Israël veut développer l’impression 3D au Cameroun

La représentation diplomatique envisage d’apporter des imprimantes 3D au centre High Tech de l’École nationale supérieure polytechnique (Ensp) de Yaoundé et faire de ce centre une filière de formation.

Le centre de haute technologie de l’École nationale supérieure polytechnique (Ensp) de Yaoundé, baptisé « High Tech Center », va une fois de plus bénéficier de la coopération entre Israël et le Cameroun. 237online.com Ran Gidor, l’ambassadeur en poste depuis quelques mois, envisage en effet d’introduire la formation en impression 3D qui sert à reproduire les objets dans ce centre. L’appareillage électrique sera fourni par les Israéliens. Il sera question d’étendre le centre pour en faire tout un département à l’Ensp. « Ce sera l’un des plus grands centres en matière de High Tech en Afrique subsaharienne », ambitionne Ran Gidor. L’impression 3D fait partie des technologies du futur. C’est un procédé qui imprime les objets en trois dimensions à partir de diverses matières premières. Ses domaines d’applications sont entre autres l’industrie, la joaillerie, la médecine, la mode, et l’armement. Le High Tech Center de l’Ensp de Yaoundé est

l’endroit indiqué au Cameroun pour réaliser cet investissement. Sa conception et son installation sont l’œuvre de la société israélienne Inteltek. Mis en place le 7 juin 2012, le centre est doté de 12 laboratoires, 100 postes de robots et 160 ordinateurs. Il ouvre la voie aux formations dans les domaines tels que la robotique, la production assistée par ordinateur, la vision et le contrôle de la qualité, la mécatronique, la conception et la fabrication assistée par ordinateur ou encore la commande numérique. Tout ou presque y est pour simuler la fabrication des produits, de la conception à la réalisation. Une fraiseuse à commande mécanique, pour donner des formes en électronique industrielle, des actionneurs électriques servant à la programmation de la qualité du courant électrique, un système de fabrication informatisé des produits. « C’est la duplication du centre de Tel-aviv », commente Jean Jules Tewa, chargé de cours à l’Ensp.

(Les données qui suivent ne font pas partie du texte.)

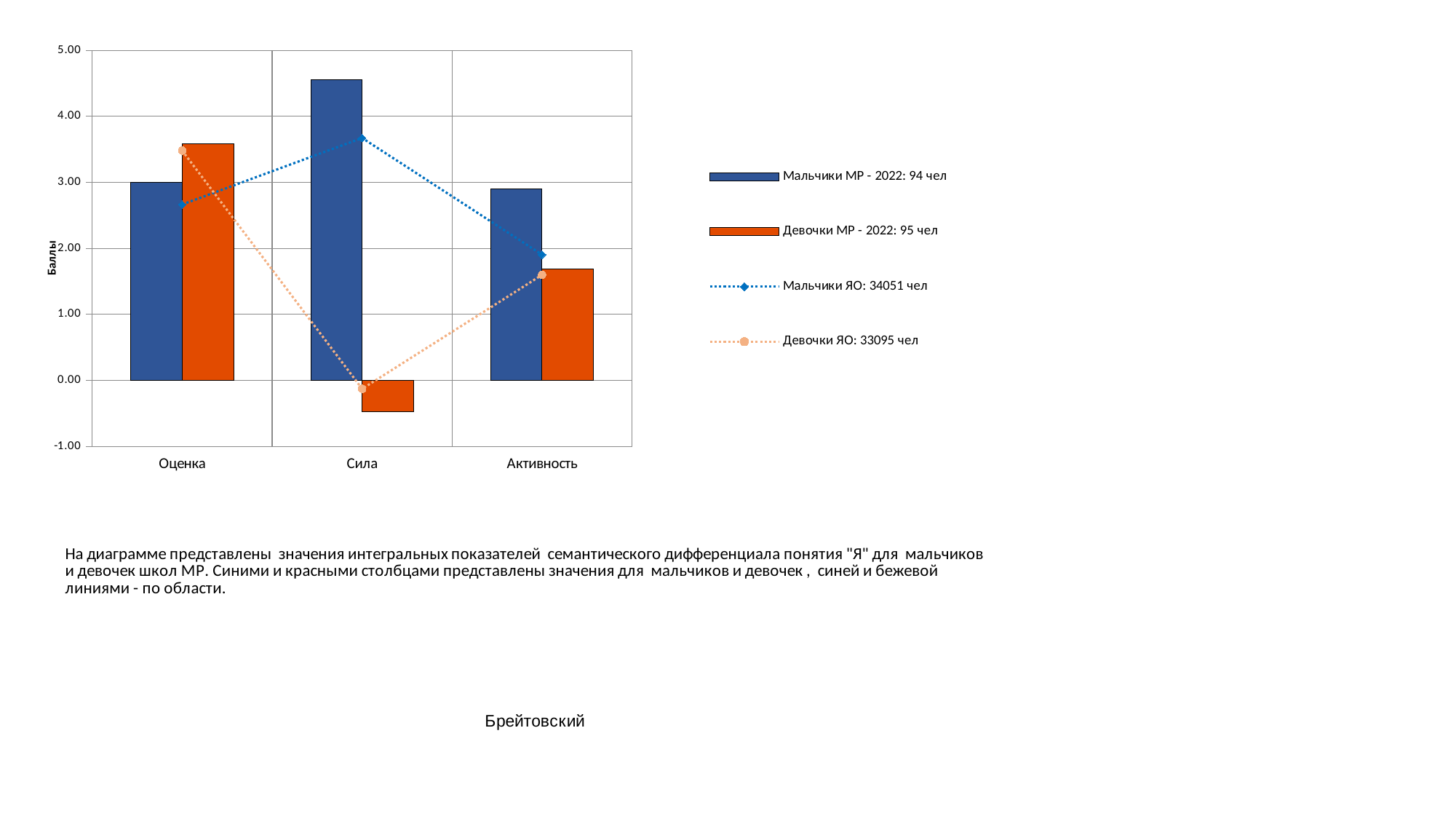
For which category is the bar for Девочки МР - 2022 the lowest? Сила Is the value for Мальчики МР - 2022 in Сила greater or less than 4.00? greater For which category is the bar for Девочки МР - 2022 the highest? Оценка What is the title of the vertical axis? Баллы In the Активность category, which bar is larger: Мальчики МР - 2022 or Девочки МР - 2022? Мальчики МР - 2022 Is the value for Девочки МР - 2022 in Сила greater or less than 0.00? less For which category is the bar for Мальчики МР - 2022 the highest? Сила Is the value for Девочки МР - 2022 in Активность greater or less than 2.00? less How many categories are shown on the x axis? 3 How many series does the legend list? 4 In the Оценка category, which bar is larger: Мальчики МР - 2022 or Девочки МР - 2022? Девочки МР - 2022 What kind of chart is shown on the slide? bar chart with dotted line series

Des formations en hautes technologies
Ce projet côtoie d’autres initiatives du domaine des hautes technologies également implémentées à l’Ecole polytechnique de Yaoundé. A l’instar du Centre d’excellence des technologies de l’information et de la communication (Cetic) installé dans le cadre de l’initiative « centre d’excellence africain » de la Banque mondiale. Suite à un appel d’offres de la Banque Mondiale, l’Université de Yaoundé I a en effet été sélectionnée pour abriter le Cetic. Financé à hauteur de 8 millions de dollars US (près de 3,9 milliards FCFA) par la Banquemondiale, il vise à doter les étudiants camerounais de compétences scientifiques et technologiques de haut niveau. Ce centre d’excellence à vocation régionale a en effet pour principal objectif le développement d’une expertise de haut niveau en sciences et technologie de l’information et de la communication par la formation et la recherche. Il accompagne la formation notamment en « modélisation mathématique et calculs scientifiques », avec des applications en santé, économie, agriculture, finance et environnement. Ce domaine spécifique forme les étudiants dans le transport de l’information (téléphone, fibre optique, Internet) et les mathématiques industrielles qui permettent de résoudre les problèmes de productivité et de prévision que rencontre l’industrie. Des nouvelles filières telles que la mécatronique (mécanique associée à l’électronique) et le génie mécanique (servant dans la chaîne de production des industries) ont vu le jour. Le Cad Skill Center est aussi une initiative logée dans l’enceinte de l’Ensp et offrant des formations en haute technologie. Ce centre dont la maison mère est basée en Inde forme les futurs ingénieurs à la conception assistée par ordinateur. Selon Meetu Dang, chef du centre, l’objectif est de former plus de 1 000 étudiants en quatre ans.